The goal is not to remove the most possible #includes.

E.g., if sched.h already sucks in kernel.h,
kernel.h still should be #included if the source (.c)
files uses any APIs or extern data from kernel.h.

Does that help?

--
~Randy

2006-02-22 00:26:16

by Herbert Poetzl

[permalink] [raw]

Subject: Re: [RFC] duplicate #include check for build system

On Tue, Feb 21, 2006 at 04:18:57PM -0800, Randy.Dunlap wrote:
> On Wed, 22 Feb 2006, Herbert Poetzl wrote:
>
> > On Tue, Feb 21, 2006 at 06:52:46PM +0100, Sam Ravnborg wrote:
> > > On Tue, Feb 21, 2006 at 02:29:12AM -0500, Daniel Barkalow wrote:
> > > > On Tue, 21 Feb 2006, Herbert Poetzl wrote:
> > >
> > > > I think the kernel style is to encourage duplicate includes,
> > > > rather than removing them. Removing duplicate includes won't
> > > > remove any dependancies (since the includes that they duplicate
> > > > will remain).
> >
> > > The style as I have understood it is that each .h file in
> > > include/linux/ are supposed to be self-contained. So it includes
> > > what is needs, and the 'what it needs' are kept small.
> > >
> > > Keeping the 'what it needs' part small is a challenge resulting
> > > in smaller .h files. But also a good way to keep related things
> > > together.

#####

> SET OF TASKS:
A) Could you write out the passage of the duplicate-#include thread that begins at "E.g., if sched.h" and ends after "Does that help?", changing "sched.h" to "module.h"?
B) How would the duplicate-#include thread go on? Write what comes next, picking up right after its last line.
The listing plays no part here.

> DATASET EXTRACT:
#####

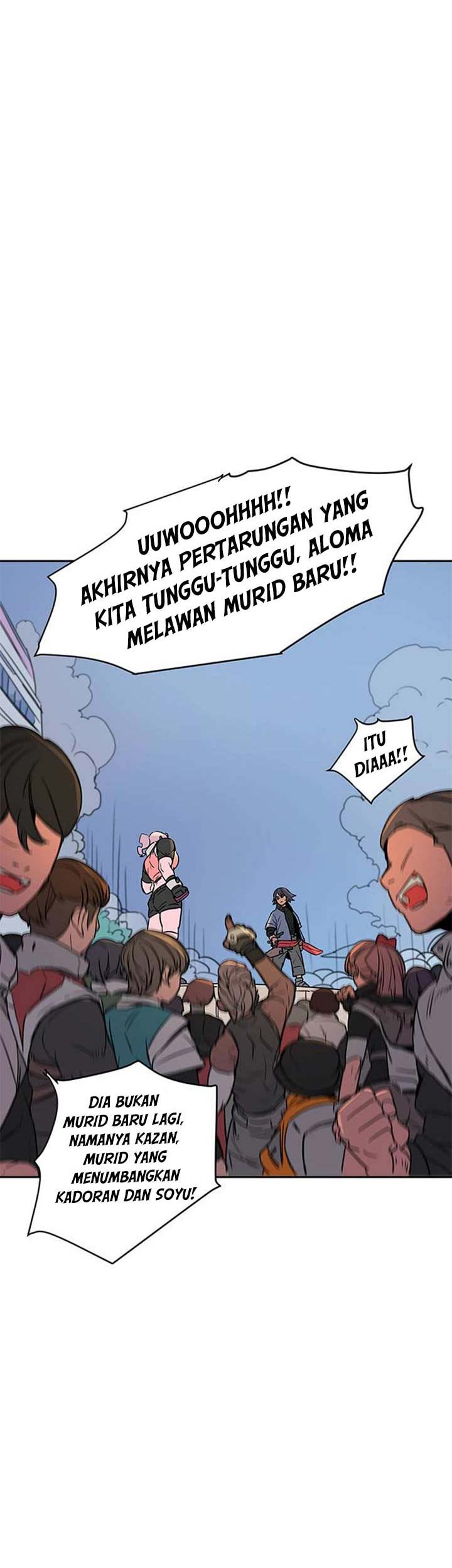 Get Life Chapter 8 - halaman 26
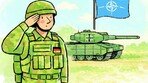 독일 재무장[임용한의 전쟁사]〈412〉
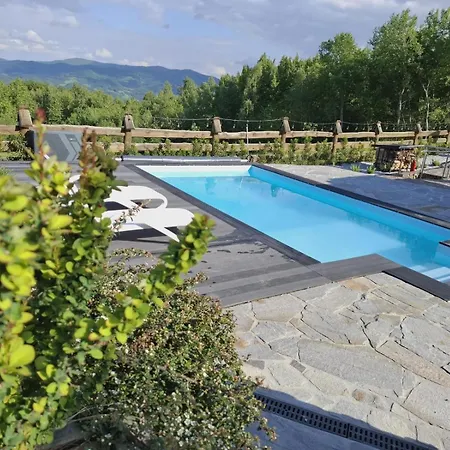 Bali Restort & * Laskowa (Limanowa)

#####

> TASK RESULTS:
A)
E.g., if module.h already sucks in kernel.h,
kernel.h still should be #included if the source (.c)
files uses any APIs or extern data from kernel.h.

Does that help?

B)
> >
> > glad that I stimulated a philosophical discussion
> > about the kernel header files and what they should
> > include or not ...
> >
> > but the idea was more to give the developers an
> > instrument to verify that they are not including
> > stuff several times, and that's actually in .h
> > and .c files, because it seems that often the same
> > header file is included twice in the _same_ file
> >
> > anyway, was this a positive or negative reply?
>
> Hi Herbert,
>
> The goal is not to remove the most possible #includes.

which I totally agree with ...

but a) how is that related to _having_ a tool to
check for duplicate includes, and b) how is it
related to removing duplicate includes in general?

let me give a simple example here:

#include <linux/pm.h>
#include <linux/sched.h>
#include <linux/proc_fs.h>
-#include <linux/pm.h>

do you think the second one is really desired?

> E.g., if sched.h already sucks in kernel.h,
> kernel.h still should be #included if the source (.c)
> files uses any APIs or extern data from kernel.h.
>
> Does that help?

no, sorry, doesn't help here ...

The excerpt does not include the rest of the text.